А отец взахлеб рассказывал гостям о Севастополе: о том, как пахнет Приморский бульвар после дождя, как сохнет влажная плитка на набережной, как клубится над ней пар, а солнце, прищурившись сквозь ветви каштанов, чертит на нем, как на рыхлой бумаге, золотые полосы. О том, как гудят в небо Инкермана тепловозы перед воротами порта, о троллейбусе, скулящем над черными тушами танкеров. О цикадах, живущих где-то в трещинах камней причальной стенки. О том, каким простым может быть счастье. И все слушали. И Генка слушал. Он еще не умел различать слова, не знал, кто он есть сам, но уже слушал и запоминал. А потом отец рассказал, что жилье им выделили на дебаркадере, пришвартованном в Карантинной бухте. У них с матерью теперь прекрасная комната, получившаяся из двух кают.
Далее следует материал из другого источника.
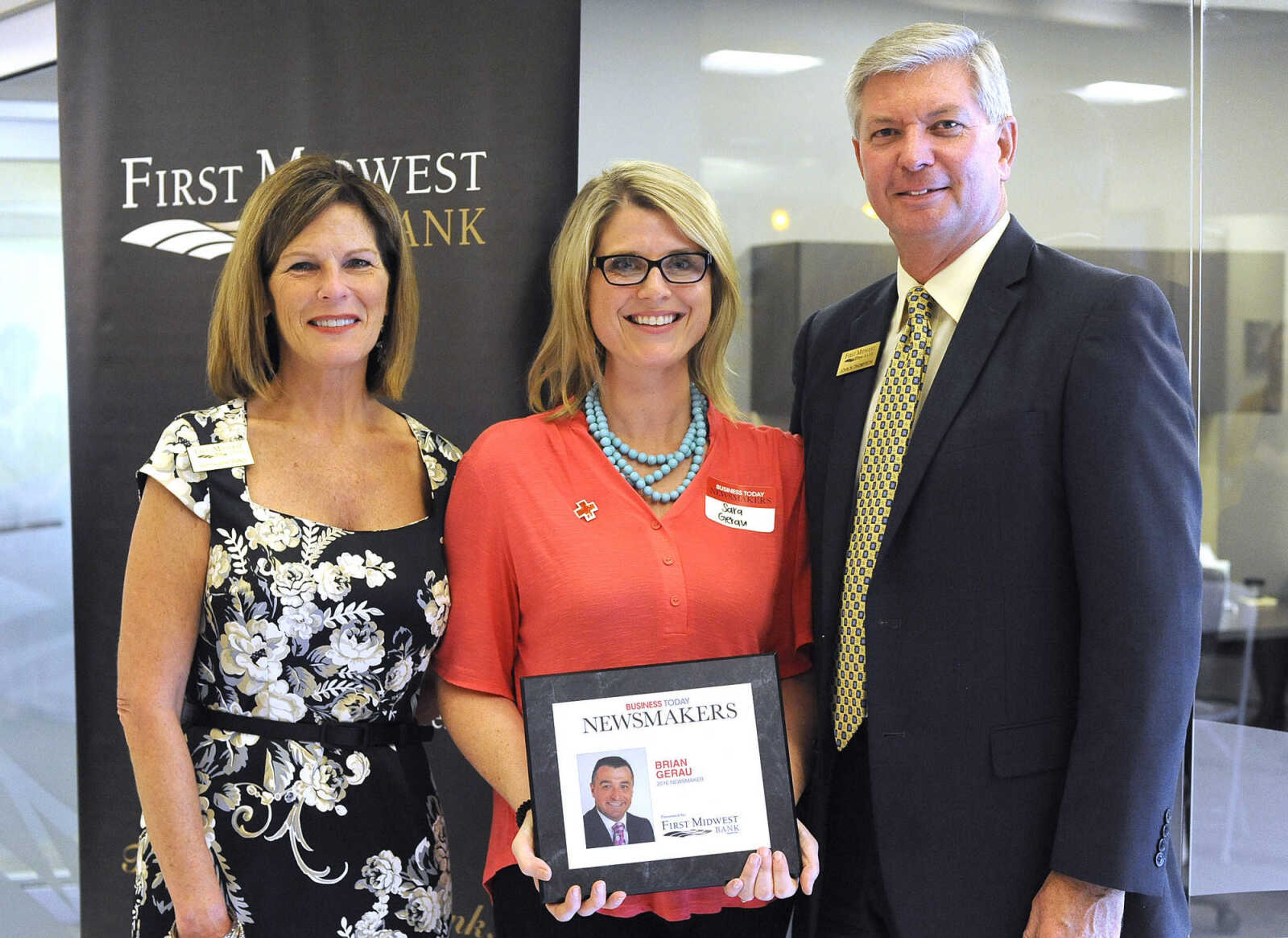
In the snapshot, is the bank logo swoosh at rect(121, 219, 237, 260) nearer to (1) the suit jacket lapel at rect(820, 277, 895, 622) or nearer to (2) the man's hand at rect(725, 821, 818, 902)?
(1) the suit jacket lapel at rect(820, 277, 895, 622)

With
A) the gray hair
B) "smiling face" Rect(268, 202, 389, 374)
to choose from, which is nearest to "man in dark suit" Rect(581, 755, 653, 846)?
"smiling face" Rect(268, 202, 389, 374)

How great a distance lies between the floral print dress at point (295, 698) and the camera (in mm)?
2107

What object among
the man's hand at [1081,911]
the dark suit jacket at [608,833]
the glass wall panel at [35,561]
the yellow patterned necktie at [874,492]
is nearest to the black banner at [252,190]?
the glass wall panel at [35,561]

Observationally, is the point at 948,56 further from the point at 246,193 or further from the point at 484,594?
the point at 246,193

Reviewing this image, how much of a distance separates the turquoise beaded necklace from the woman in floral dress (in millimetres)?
387

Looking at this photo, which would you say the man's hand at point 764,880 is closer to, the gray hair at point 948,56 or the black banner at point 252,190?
the gray hair at point 948,56

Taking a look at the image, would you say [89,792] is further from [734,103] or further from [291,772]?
[734,103]

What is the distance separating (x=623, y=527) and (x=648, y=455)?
20 cm

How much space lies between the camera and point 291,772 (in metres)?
2.15

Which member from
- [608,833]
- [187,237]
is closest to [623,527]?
[608,833]

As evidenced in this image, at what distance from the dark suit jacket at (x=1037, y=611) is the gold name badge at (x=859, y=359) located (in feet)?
0.77

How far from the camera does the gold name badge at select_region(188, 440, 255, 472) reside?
2.12m

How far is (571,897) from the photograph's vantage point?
1.83 metres

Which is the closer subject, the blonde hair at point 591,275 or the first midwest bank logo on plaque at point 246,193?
the blonde hair at point 591,275
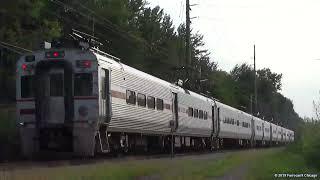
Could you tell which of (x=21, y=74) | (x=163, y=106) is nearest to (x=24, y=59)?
(x=21, y=74)

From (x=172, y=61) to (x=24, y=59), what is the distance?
4364 cm

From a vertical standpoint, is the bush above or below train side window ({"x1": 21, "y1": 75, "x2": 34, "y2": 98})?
below

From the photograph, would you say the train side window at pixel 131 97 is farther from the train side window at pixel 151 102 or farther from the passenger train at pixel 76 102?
the train side window at pixel 151 102

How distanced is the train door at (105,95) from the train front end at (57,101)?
418 millimetres

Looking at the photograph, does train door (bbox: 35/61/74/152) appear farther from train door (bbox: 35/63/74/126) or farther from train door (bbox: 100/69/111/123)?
train door (bbox: 100/69/111/123)

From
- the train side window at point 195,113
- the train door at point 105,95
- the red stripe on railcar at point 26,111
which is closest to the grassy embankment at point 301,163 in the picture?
the train door at point 105,95

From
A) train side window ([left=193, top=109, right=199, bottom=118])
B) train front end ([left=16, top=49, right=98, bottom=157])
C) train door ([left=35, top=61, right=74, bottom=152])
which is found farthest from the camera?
train side window ([left=193, top=109, right=199, bottom=118])

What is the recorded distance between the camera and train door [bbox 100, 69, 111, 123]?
63.8 ft

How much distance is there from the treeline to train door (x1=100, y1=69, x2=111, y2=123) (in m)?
14.2

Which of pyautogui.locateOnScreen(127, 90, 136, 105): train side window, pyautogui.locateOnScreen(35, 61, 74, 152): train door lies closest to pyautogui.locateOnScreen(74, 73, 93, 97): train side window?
pyautogui.locateOnScreen(35, 61, 74, 152): train door

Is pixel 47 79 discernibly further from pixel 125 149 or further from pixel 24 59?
pixel 125 149

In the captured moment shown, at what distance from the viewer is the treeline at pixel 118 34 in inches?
1486

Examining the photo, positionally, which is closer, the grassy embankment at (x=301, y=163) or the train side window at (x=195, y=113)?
the grassy embankment at (x=301, y=163)

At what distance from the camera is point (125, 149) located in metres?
23.1
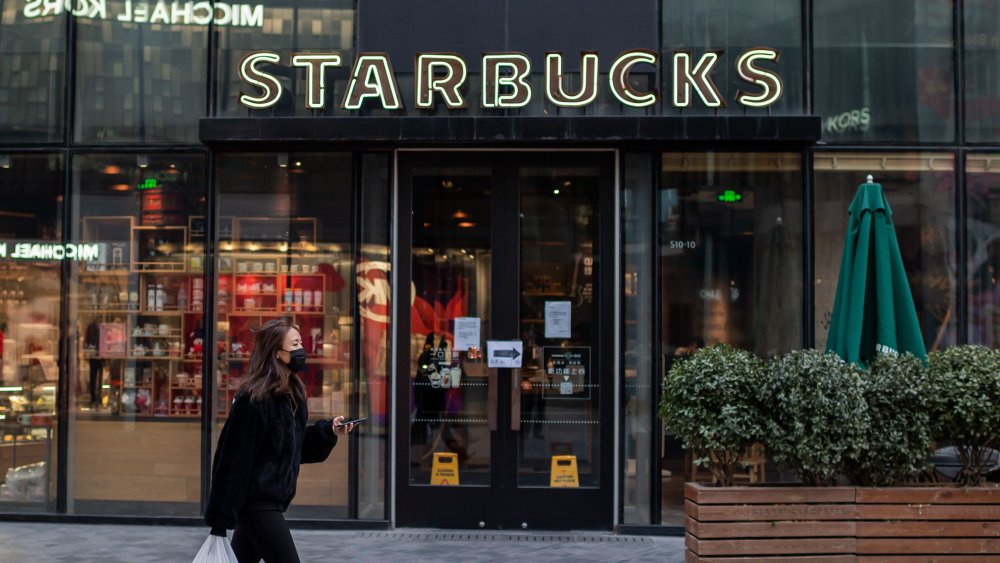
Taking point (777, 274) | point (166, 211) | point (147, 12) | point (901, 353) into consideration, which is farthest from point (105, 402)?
point (901, 353)

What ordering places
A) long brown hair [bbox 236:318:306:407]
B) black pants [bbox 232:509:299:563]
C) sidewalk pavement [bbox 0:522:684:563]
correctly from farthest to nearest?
sidewalk pavement [bbox 0:522:684:563], long brown hair [bbox 236:318:306:407], black pants [bbox 232:509:299:563]

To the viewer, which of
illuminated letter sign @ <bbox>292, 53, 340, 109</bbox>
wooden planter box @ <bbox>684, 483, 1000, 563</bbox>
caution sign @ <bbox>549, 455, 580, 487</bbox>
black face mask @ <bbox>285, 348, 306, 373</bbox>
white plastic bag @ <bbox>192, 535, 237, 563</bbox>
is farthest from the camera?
caution sign @ <bbox>549, 455, 580, 487</bbox>

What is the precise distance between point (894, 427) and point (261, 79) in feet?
19.7

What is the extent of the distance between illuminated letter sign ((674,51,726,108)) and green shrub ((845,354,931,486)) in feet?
10.8

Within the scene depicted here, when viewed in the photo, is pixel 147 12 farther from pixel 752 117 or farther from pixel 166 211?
pixel 752 117

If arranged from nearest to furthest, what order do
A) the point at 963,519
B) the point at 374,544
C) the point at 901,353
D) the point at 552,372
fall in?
the point at 963,519 < the point at 901,353 < the point at 374,544 < the point at 552,372

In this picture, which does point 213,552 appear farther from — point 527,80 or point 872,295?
point 527,80

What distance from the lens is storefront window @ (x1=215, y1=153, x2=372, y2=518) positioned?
9.69 meters

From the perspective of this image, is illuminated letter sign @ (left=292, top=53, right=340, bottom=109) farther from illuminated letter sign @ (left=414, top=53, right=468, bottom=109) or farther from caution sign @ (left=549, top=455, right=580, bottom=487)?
caution sign @ (left=549, top=455, right=580, bottom=487)

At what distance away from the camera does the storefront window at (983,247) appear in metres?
9.45

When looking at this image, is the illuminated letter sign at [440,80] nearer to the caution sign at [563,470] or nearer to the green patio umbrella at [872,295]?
the caution sign at [563,470]

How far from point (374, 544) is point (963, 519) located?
4682 millimetres

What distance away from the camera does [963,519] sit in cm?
654

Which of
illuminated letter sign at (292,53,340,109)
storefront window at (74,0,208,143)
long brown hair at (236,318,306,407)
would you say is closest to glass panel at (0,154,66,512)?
storefront window at (74,0,208,143)
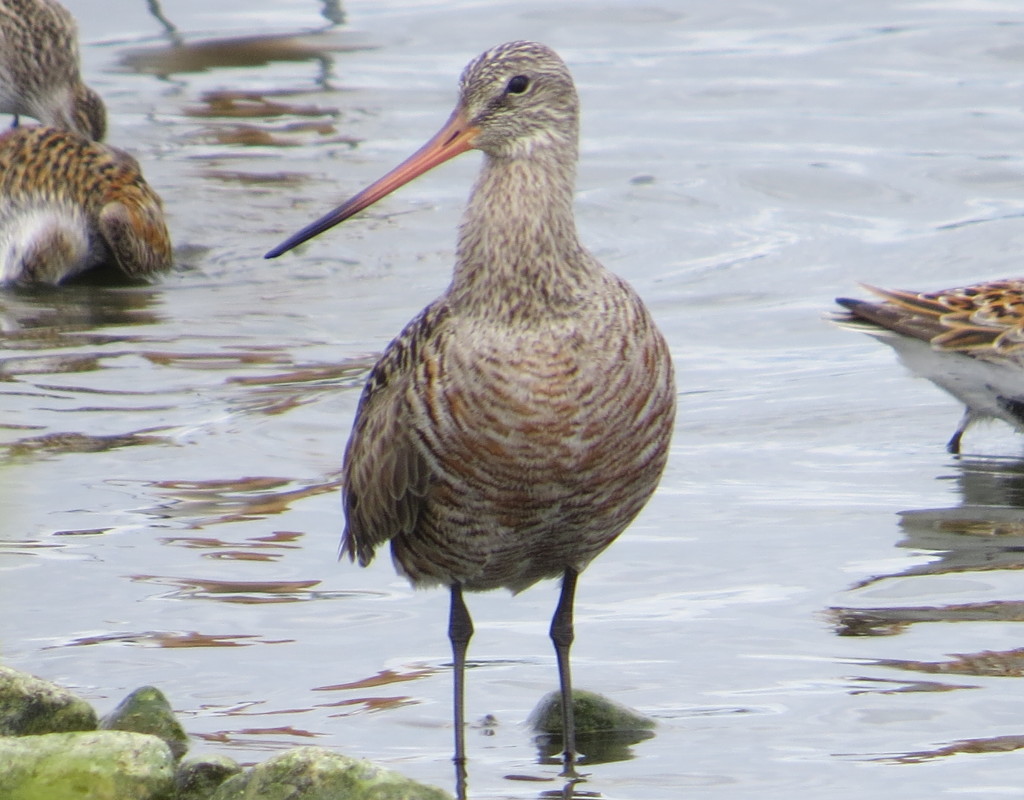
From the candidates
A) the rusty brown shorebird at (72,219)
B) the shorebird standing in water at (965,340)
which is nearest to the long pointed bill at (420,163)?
the shorebird standing in water at (965,340)

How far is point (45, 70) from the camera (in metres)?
13.3

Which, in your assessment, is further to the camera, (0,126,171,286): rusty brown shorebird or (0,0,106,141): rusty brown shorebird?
(0,0,106,141): rusty brown shorebird

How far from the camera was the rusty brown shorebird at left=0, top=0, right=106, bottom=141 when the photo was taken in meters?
13.2

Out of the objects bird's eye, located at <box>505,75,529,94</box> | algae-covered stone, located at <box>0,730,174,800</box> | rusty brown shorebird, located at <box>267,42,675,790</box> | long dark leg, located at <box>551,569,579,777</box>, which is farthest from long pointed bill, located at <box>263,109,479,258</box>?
algae-covered stone, located at <box>0,730,174,800</box>

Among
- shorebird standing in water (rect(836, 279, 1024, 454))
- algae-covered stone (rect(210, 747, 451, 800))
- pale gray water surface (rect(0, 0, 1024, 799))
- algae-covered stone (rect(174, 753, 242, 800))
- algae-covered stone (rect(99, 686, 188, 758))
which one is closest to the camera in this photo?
algae-covered stone (rect(210, 747, 451, 800))

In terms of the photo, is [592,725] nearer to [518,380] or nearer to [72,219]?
[518,380]

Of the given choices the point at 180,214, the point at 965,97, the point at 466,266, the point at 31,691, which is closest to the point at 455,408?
the point at 466,266

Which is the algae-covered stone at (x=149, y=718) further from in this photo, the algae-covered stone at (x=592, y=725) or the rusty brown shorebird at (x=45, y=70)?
the rusty brown shorebird at (x=45, y=70)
И что он сразу влюбился в эту комнату, и в этот дебаркадер, и в причал, по которому взад и вперед, похожие на заложивших за спину руки флотских пенсионеров, бродят тонконогие кулики и из путаницы сухой и ломкой, как проволока, тины выискивают какую-то им понятную живность. Утром он просыпается от клекота воды, бьющей о борт, от тявканья чаек, а солнце кидает блики на потолок каюты через окошко иллюминатора. Тогда Генкина бабушка, все это время не проронившая ни слова, поднялась со стула, хлопнула ладонями по столу так, что подпрыгнули тарелки, и сказала: «Она никуда не поедет. Не отпускаю. Хватит этих интеллигентских соплей. Не позволю ребенка в сырости держать». Это Генке потом рассказывала мать. Отец про Севастополь не вспоминал. Никогда.